* DOCUMENT TEXT:
_____

Top 10 Tips for Dealing With a Fussy Eater

With the holidays as a distant memory and the transition back into the reality of the everyday routine, we are reminded of the myriad of things we find more than a little challenging as parents. Not to mention that with all the beautiful holiday memories, some less wonderful habits may have been picked up by your little angel (let’s just say that my son successfully survived on chips, biscuits and toasted sandwiches for two weeks #motheroftheyear).

Eating habits are no exception here: after a number of days of an interrupted routine and being able to eat all the things that make the lives of us parents easier, it is time to bring on the food that may no longer seem to taste as good.

Thankfully, this resistance may last only a few days while you do everything in your power to find your way back to some kind of normal routine. Now that you have the good news, you need to be prepared for potentially some other hurdles around mealtimes as you strive to get your child into the swing of eating a balanced and nutritious diet (refer back to my last post, which unpacked what this fussy eating business is actually all about).

Here are some tips that will hopefully make your dealings with fussy eating slightly easier in your year ahead, to keep in mind when your little munchkin seems to have their boxing gloves on at mealtimes:

  1. Timing is everything. You need to learn to read your child. Whether or not it is time for a meal according your daily routine, if your child isn’t in the right frame of mind you may as well be taking the nutritious meal you just prepared and throwing it down the toilet. An overtired child and an overly hungry child are both a recipe for disaster. If your child is tired rather push their mealtime out a little later and if your child is starving then give them something small to snack on and keep them busy while you are getting their meal together (I generally opt for something not too filling like a soft cheese wedge, a fresh piece of fruit or some spaghetti noodles to keep my son entertained for a few minutes).
  2. Do not over-react. If you have landed up with some mac and cheese all over face or poured onto the floor, do not burst into laughter or gasp in horror at the mess on your new carpet. As soon as your child realises that they are going to make you laugh (or be dramatic in any way) when they behave badly, they will associate that bad behaviour with a seemingly positive reaction from you. So resist the urge to burst into laughter, even if you really want to!
  3. There’s no one size fits all. Don’t compare your child to your friend’s kid who eats broccoli by the kilo, or the child who eats ‘absolutely anything’ from your playgroup. Every child is different, with their own likes and dislikes. Your child is a little individual, so throw out the comparisons and the benchmarks and set your own.

_____

* GIVEN MATERIAL:
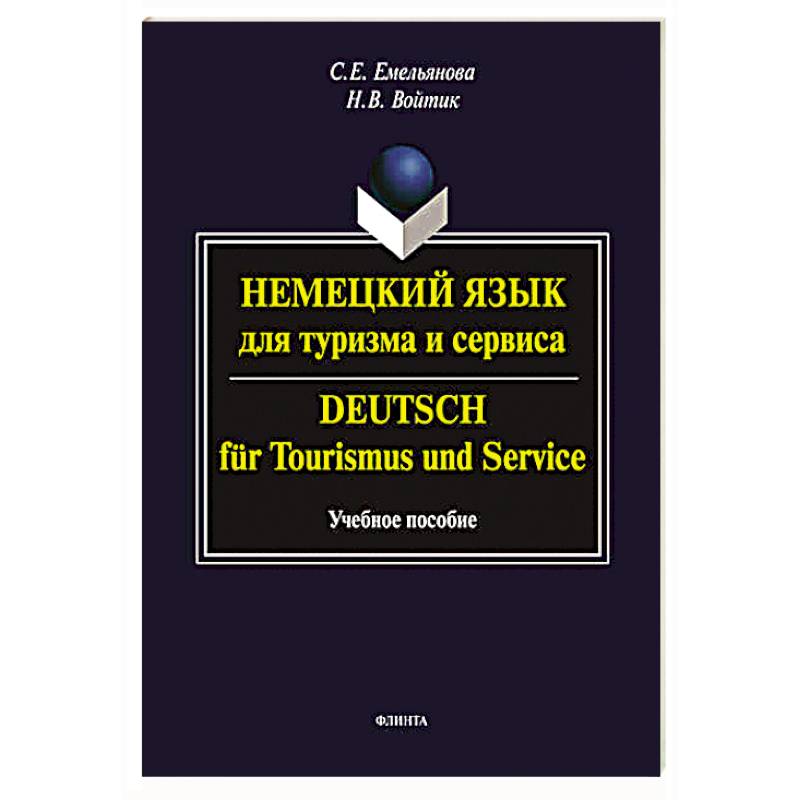 Немецкий язык для туризма и сервиса. Deutsch fur Tourismus und Service. Учебное пособие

_____

Give a two-sentence summary of the piece on fussy eaters.

After the holidays, children may resist healthy food for a few days while routines return to normal, so the piece offers tips to make dealing with fussy eating easier. It advises timing meals so a child is neither overtired nor overly hungry, not laughing or reacting dramatically when food ends up on a face or the floor, and not comparing a child with other kids, since every child has their own likes and dislikes.